This repository contains two datasets: ModelVars.csv and AirRaidsAggs.csv.
This dataset contains information on conflict-related, environmental, demographic, economic, and spatial variables per Yemen governorate between 2016 - 2019. Aid raids are compiled into rolling 3 month aggregations with no lag.
Data Sources
Case and population data: Simpson RB, Babool S, Tarnas MC, Kaminski PM, Hartwick MA, Naumova EN. Signatures of Cholera Outbreak during the Yemeni Civil War, 2016–2019. Int J Environ Res Public Health 2021; 19: 378
Air raids: Yemen Data Project
Precipitation and temperature: World Bank Climate Change Knowledge Portal
NDVI and surface water: NASA MODIS Data downloaded via NASA’s Application for Extracting and Exploring Analysis Ready Samples
Economic variables: World Food Program Monthly Market Watch Bulletins for 2016, 2017, 2018, and 2019
We also pulled data on elevation from the Shuttle Radar Topography Mission and a binary Ramadan variable, though these were not included in the final model.
Model Code
We ran our model using the mgcv package in R version 4.0.4. Per Table 2 in our paper, we ran a robustness test on our model using the following code:
Model A: gam(case ~ s(week, k=-1) + s(logDensity, k=-1) + AR3mo_0LagCAT + s(lon,lat,bs="sos",k=15), family = nb, gamma=1.5, data=ModelVars, method="REML")

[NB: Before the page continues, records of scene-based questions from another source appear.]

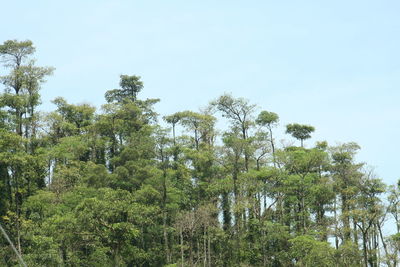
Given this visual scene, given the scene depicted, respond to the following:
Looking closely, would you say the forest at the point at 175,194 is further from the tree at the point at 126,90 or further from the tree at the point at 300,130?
the tree at the point at 126,90

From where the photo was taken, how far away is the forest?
28.8 metres

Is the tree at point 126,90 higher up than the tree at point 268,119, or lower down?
higher up

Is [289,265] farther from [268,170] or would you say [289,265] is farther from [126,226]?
[126,226]

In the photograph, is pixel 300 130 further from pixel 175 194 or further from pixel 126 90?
pixel 126 90

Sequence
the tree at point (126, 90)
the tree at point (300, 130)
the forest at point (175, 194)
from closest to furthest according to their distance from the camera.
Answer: the forest at point (175, 194), the tree at point (300, 130), the tree at point (126, 90)

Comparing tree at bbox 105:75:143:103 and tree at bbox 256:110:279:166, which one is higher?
tree at bbox 105:75:143:103

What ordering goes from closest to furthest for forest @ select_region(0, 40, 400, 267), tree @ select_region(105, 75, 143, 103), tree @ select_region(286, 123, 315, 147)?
forest @ select_region(0, 40, 400, 267) → tree @ select_region(286, 123, 315, 147) → tree @ select_region(105, 75, 143, 103)

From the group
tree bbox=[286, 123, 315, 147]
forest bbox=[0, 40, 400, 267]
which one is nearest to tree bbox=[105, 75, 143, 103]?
forest bbox=[0, 40, 400, 267]

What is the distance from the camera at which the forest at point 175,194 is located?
94.6 ft

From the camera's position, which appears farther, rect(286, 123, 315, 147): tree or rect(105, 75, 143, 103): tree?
rect(105, 75, 143, 103): tree

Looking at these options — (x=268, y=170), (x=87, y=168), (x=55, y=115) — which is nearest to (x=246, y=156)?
(x=268, y=170)

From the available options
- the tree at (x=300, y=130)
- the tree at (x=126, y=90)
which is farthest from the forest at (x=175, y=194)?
the tree at (x=126, y=90)

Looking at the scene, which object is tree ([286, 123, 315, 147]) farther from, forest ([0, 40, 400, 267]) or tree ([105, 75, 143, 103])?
tree ([105, 75, 143, 103])

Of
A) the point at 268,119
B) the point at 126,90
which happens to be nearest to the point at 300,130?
the point at 268,119
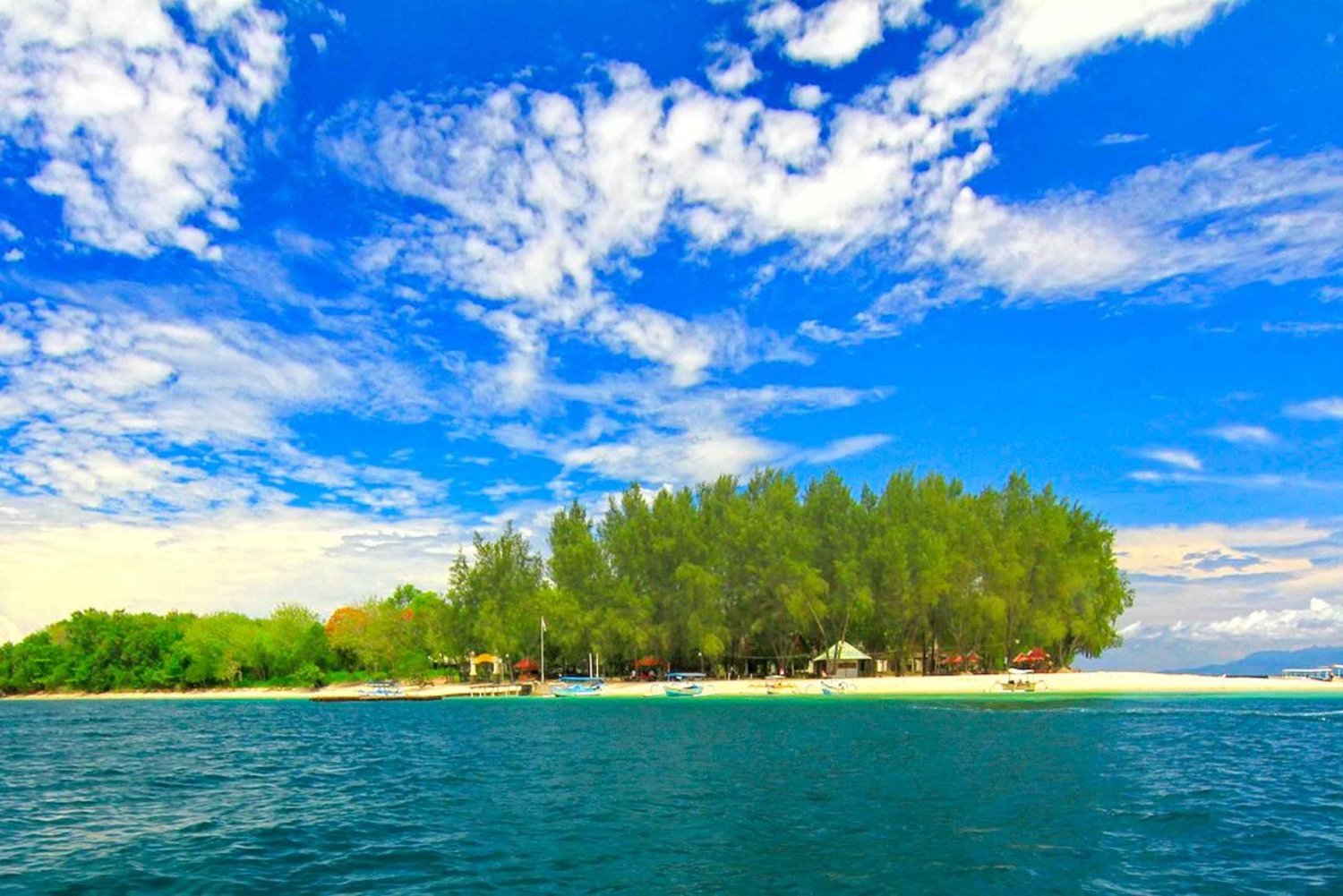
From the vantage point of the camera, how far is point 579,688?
9519 cm

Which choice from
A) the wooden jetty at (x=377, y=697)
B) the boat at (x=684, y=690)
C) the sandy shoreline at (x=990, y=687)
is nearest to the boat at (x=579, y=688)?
the sandy shoreline at (x=990, y=687)

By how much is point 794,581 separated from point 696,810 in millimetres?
66765

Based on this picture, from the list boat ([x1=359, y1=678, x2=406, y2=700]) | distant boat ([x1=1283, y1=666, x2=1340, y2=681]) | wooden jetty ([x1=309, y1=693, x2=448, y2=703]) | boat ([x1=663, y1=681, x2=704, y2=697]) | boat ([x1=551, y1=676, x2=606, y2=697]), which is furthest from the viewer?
distant boat ([x1=1283, y1=666, x2=1340, y2=681])

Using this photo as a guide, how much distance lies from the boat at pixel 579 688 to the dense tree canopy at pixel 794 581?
3.38 metres

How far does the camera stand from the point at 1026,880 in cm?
1722

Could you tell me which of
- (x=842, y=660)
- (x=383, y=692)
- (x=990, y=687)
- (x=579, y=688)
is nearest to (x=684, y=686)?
(x=579, y=688)

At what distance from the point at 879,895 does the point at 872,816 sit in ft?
25.0

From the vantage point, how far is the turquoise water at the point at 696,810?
1802 cm

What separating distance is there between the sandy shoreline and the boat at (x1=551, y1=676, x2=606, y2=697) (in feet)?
4.64

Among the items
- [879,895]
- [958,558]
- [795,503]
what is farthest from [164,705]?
[879,895]

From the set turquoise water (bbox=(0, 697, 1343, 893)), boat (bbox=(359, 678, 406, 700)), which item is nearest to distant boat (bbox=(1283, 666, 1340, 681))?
turquoise water (bbox=(0, 697, 1343, 893))

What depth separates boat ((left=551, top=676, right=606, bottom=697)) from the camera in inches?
3684

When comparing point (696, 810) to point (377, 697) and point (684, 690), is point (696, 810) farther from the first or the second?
point (377, 697)

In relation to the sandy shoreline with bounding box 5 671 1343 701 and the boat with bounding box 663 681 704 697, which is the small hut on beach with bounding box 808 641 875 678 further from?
the boat with bounding box 663 681 704 697
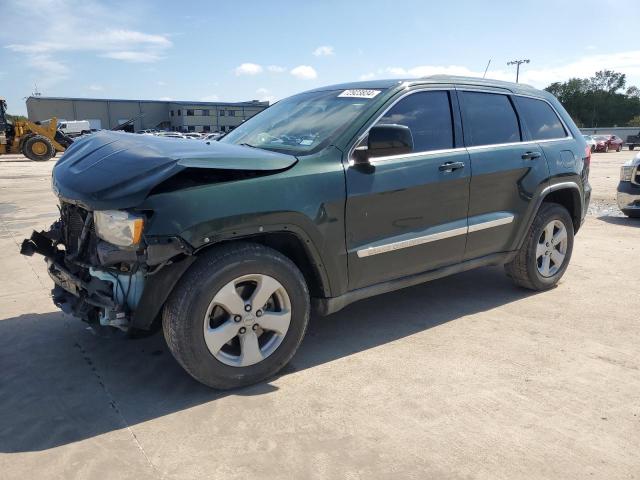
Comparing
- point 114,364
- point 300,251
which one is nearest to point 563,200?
point 300,251

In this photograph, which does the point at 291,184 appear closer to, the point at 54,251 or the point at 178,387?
the point at 178,387

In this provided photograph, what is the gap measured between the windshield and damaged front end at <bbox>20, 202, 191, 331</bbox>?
1160 millimetres

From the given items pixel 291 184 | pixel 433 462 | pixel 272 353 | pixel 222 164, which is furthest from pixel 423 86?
pixel 433 462

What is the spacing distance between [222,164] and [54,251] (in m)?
1.45

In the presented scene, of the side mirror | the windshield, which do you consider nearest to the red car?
the windshield

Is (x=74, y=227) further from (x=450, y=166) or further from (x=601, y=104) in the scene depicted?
(x=601, y=104)

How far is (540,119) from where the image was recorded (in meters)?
4.71

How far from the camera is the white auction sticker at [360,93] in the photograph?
12.1ft

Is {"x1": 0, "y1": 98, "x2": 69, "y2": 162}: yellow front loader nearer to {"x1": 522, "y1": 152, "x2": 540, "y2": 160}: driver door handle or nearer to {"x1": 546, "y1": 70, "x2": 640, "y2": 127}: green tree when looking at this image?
{"x1": 522, "y1": 152, "x2": 540, "y2": 160}: driver door handle

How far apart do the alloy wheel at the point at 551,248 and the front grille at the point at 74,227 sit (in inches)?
146

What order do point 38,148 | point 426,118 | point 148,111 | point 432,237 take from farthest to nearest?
point 148,111 < point 38,148 < point 426,118 < point 432,237

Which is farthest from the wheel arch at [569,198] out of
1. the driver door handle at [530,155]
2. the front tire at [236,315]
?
the front tire at [236,315]

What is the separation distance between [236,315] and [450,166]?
6.30 feet

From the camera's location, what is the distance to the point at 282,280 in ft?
10.1
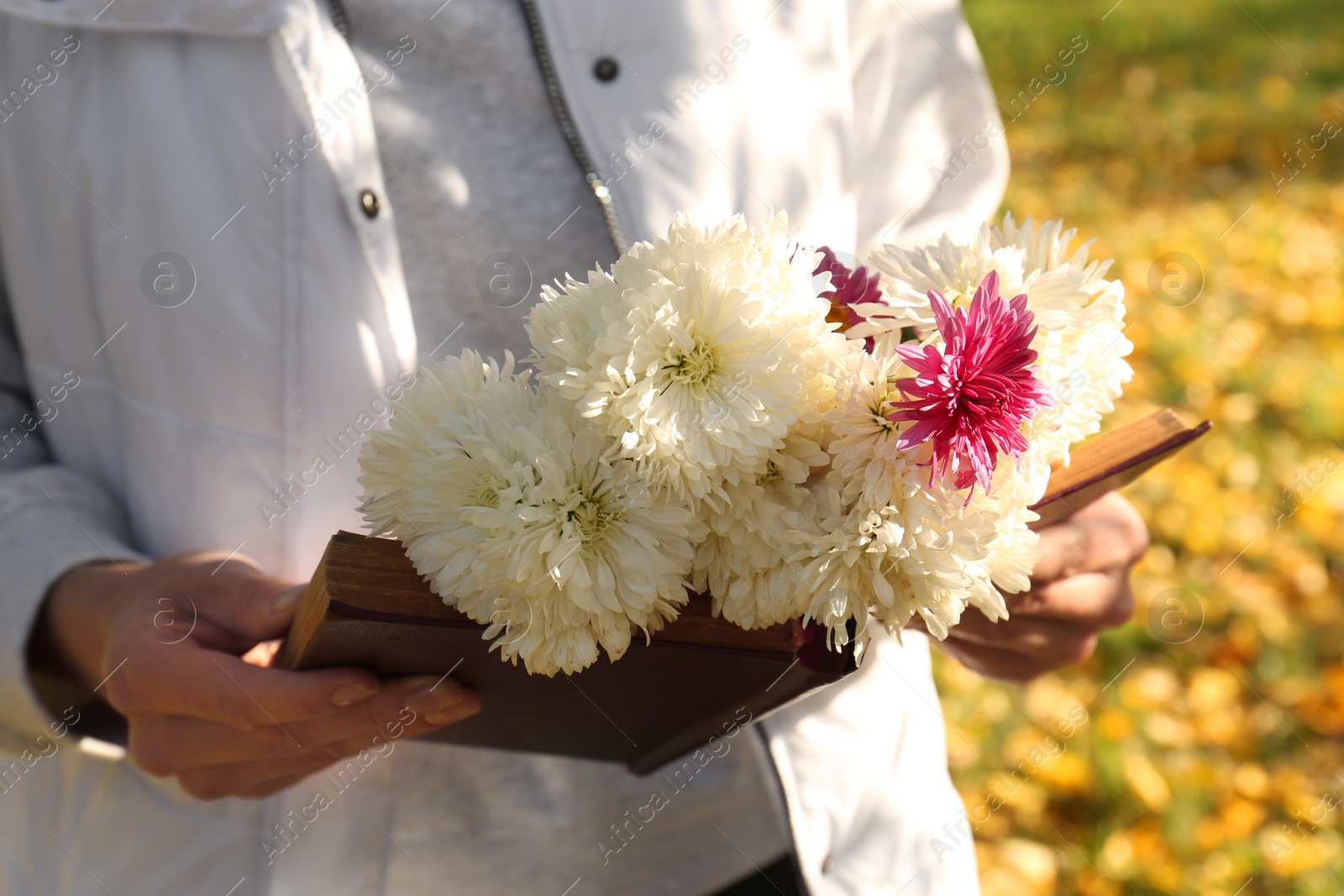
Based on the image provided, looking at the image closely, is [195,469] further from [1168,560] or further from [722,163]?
[1168,560]

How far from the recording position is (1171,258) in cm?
449

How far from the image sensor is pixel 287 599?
3.50ft

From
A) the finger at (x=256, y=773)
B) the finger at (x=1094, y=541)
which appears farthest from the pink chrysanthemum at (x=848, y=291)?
the finger at (x=256, y=773)

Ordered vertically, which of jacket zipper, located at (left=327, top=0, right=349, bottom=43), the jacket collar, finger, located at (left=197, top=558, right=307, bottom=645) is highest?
the jacket collar

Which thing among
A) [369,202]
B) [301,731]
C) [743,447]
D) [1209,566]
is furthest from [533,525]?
[1209,566]

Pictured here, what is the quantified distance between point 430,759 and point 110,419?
600mm

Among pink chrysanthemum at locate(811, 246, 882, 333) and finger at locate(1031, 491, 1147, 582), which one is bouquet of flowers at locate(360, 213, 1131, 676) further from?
finger at locate(1031, 491, 1147, 582)

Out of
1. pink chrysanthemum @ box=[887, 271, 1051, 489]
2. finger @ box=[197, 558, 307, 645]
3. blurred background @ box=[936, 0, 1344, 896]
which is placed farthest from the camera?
blurred background @ box=[936, 0, 1344, 896]

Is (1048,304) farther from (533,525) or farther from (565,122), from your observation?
(565,122)

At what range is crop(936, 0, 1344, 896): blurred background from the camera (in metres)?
2.59

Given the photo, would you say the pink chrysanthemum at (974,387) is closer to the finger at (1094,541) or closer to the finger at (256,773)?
the finger at (1094,541)

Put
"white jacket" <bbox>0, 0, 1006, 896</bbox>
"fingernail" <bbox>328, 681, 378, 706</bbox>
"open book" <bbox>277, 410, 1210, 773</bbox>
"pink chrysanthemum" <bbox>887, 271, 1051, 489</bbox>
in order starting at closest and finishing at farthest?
"pink chrysanthemum" <bbox>887, 271, 1051, 489</bbox>
"open book" <bbox>277, 410, 1210, 773</bbox>
"fingernail" <bbox>328, 681, 378, 706</bbox>
"white jacket" <bbox>0, 0, 1006, 896</bbox>

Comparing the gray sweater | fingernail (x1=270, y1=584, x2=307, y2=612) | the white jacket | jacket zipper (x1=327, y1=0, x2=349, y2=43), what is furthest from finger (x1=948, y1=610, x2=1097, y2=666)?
jacket zipper (x1=327, y1=0, x2=349, y2=43)

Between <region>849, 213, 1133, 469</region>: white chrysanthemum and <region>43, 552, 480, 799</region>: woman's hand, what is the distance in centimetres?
57
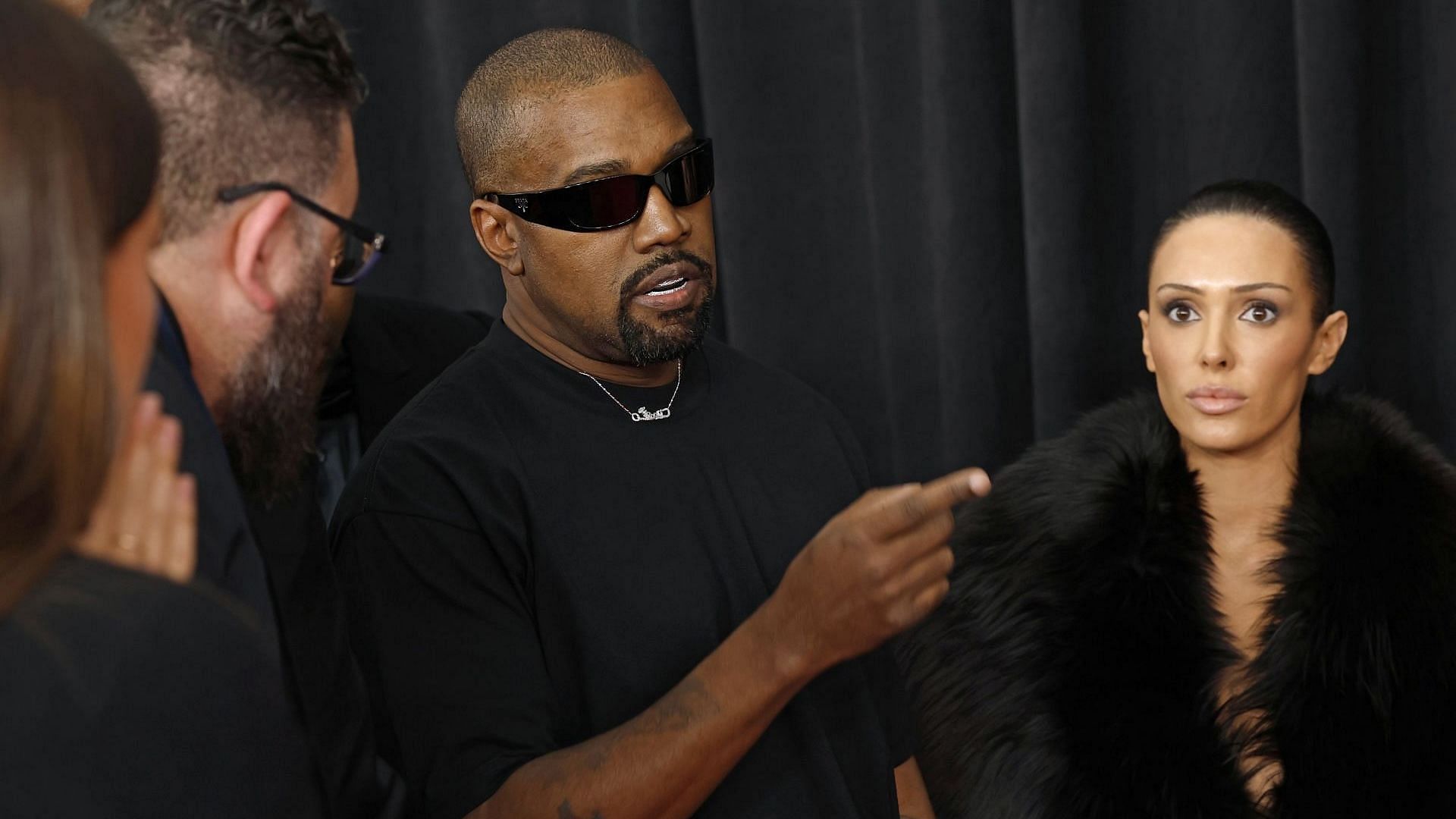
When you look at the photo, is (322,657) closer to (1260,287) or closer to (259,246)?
(259,246)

Model B: gam(case ~ s(week, k=-1) + s(logDensity, k=-1) + precip_scale + AR3mo_0LagCAT + ndvi_scale + surfWat_scale + temp_scale + s(lon,lat,bs="sos",k=15), family = nb, gamma=1.5, data=ModelVars, method="REML")
Final model (Model C): gam(case ~ s(week, k=-1) + s(logDensity, k=-1) + precip_scale + AR3mo_0LagCAT + ndvi_scale + surfWat_scale + temp_scale + s(PC1, k=-1) + s(lon,lat,bs="sos",k=15), family = nb, gamma=1.5, data=ModelVars, method="REML")
This dataset contains different aggregations of air raids with varying lags. For each aggregation and lag combination, we included a numerical sum of air raids and the corresponsing category (Low, Intermediate, Medium, High, or Severe) based on quintiles for that specific aggregation. These aggregations were all rolling. We chose the 3 month aggregation with no lag based on model fit.